大会に向けて「パリオリンピックに向けて、順調に準備ができています。最高のパフォーマンスで自身初の金メダルを目指します。柔道の素晴らしさ、楽しさ、夢に挑戦することの素晴らしさを皆さんにお伝えできてるように頑張ります!」と意気込んで迎えた3度目の五輪。初戦は積極的に技を仕掛け続け、大内刈りで技ありを奪った後に寝技で合わせ技一本。順調なスタートを切った高市だったが、2回戦で若き難敵に苦杯。悔しい2回戦敗退となった。
2度目の挑戦もまさかの3回戦敗退を喫し、文字通り枯れるまで涙した東京五輪から3年。女子7階級で16年リオデジャネイロ大会は自身を含む2人、そして東京では唯一メダルを逃す屈辱を味わい、引退の2文字が脳裏をよぎったが、再び畳の上に立つことを決意。本格的に稽古を再開した直後の22年2月、左膝前十字靱帯(じんたい)断裂の大ケガを負った。柔道の神様は、あまりに冷たかった。
そんな苦境で支えてくれたのが、同年11月に結婚した夫の賢悟さん(現台湾代表コーチ)だ。心配性でネガティブ思考の高市に対し、賢悟さんはポジティブ思考で、何より自身は一度も踏めなかった五輪に2度も出場している妻に最大級の敬意を払った。気持ちが塞ぎがちな時、何気なく「あなたのやっていることは、凄いことだよ」と言葉を掛けられ、つらいリハビリも乗り越えた。同年12月のグランドスラム東京大会に、初めて「高市未来」として出場。結果も優勝。夫婦そろって「思い出の試合」と言った。
22年には同じく既婚選手の堀川(旧姓津金)恵が世界選手権を制覇。大きなビハインドを背負ってパリ五輪代表争いに加わったが、着実に結果を残して差を詰め、昨年12月のグランドスラム東京大会決勝で直接対決に勝って3大会連続の代表に内定。日本柔道界ではまだまだ少ない既婚女性同士による代表争いを制し、新しい時代の到来を示した。
田代で届かなかった五輪のメダル。「高市で金」を目指して挑んだパリ五輪もメダルに届かなかった。しかし、高市が見せ続けてきた努力と背中は、色あせることはない。

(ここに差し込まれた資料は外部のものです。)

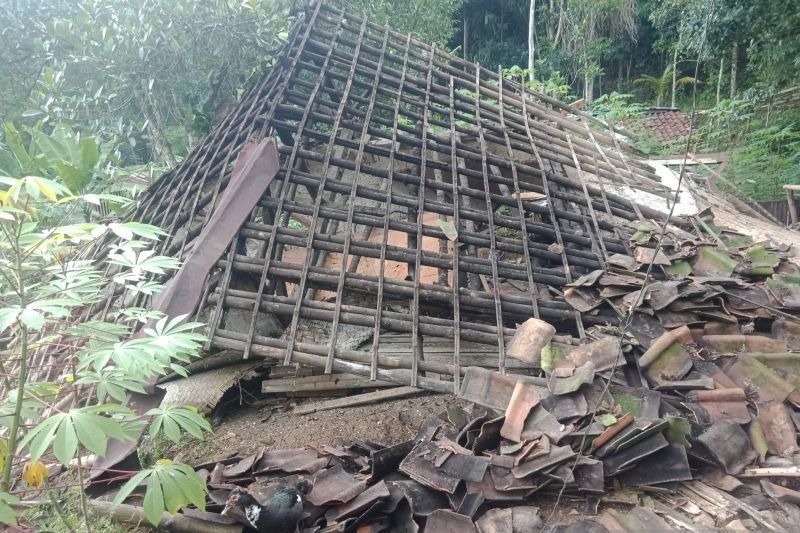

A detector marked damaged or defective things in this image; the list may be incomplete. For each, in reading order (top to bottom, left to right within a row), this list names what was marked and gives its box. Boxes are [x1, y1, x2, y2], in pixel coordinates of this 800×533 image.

◇高市未来(たかいち・みく)1994年(平6)4月7日生まれ、東京都出身の30歳。淑徳高を経て13年4月からコマツ所属。旧姓・田代。小2で警察官の父の影響を受けて高雄警察署で柔道を開始。その後、相武館吉田道場にも通い、小6で全国小学生学年別大会で優勝。高1だった10年の世界ジュニア選手権で優勝。初出場だった14年世界選手権は3位、翌15年も3位。16年リオデジャネイロ、21年東京五輪ではいずれもメダルに届かなかった。22年11月に男子66キロ級で強化選手だった高市賢悟さん(現台湾コーチ)と結婚。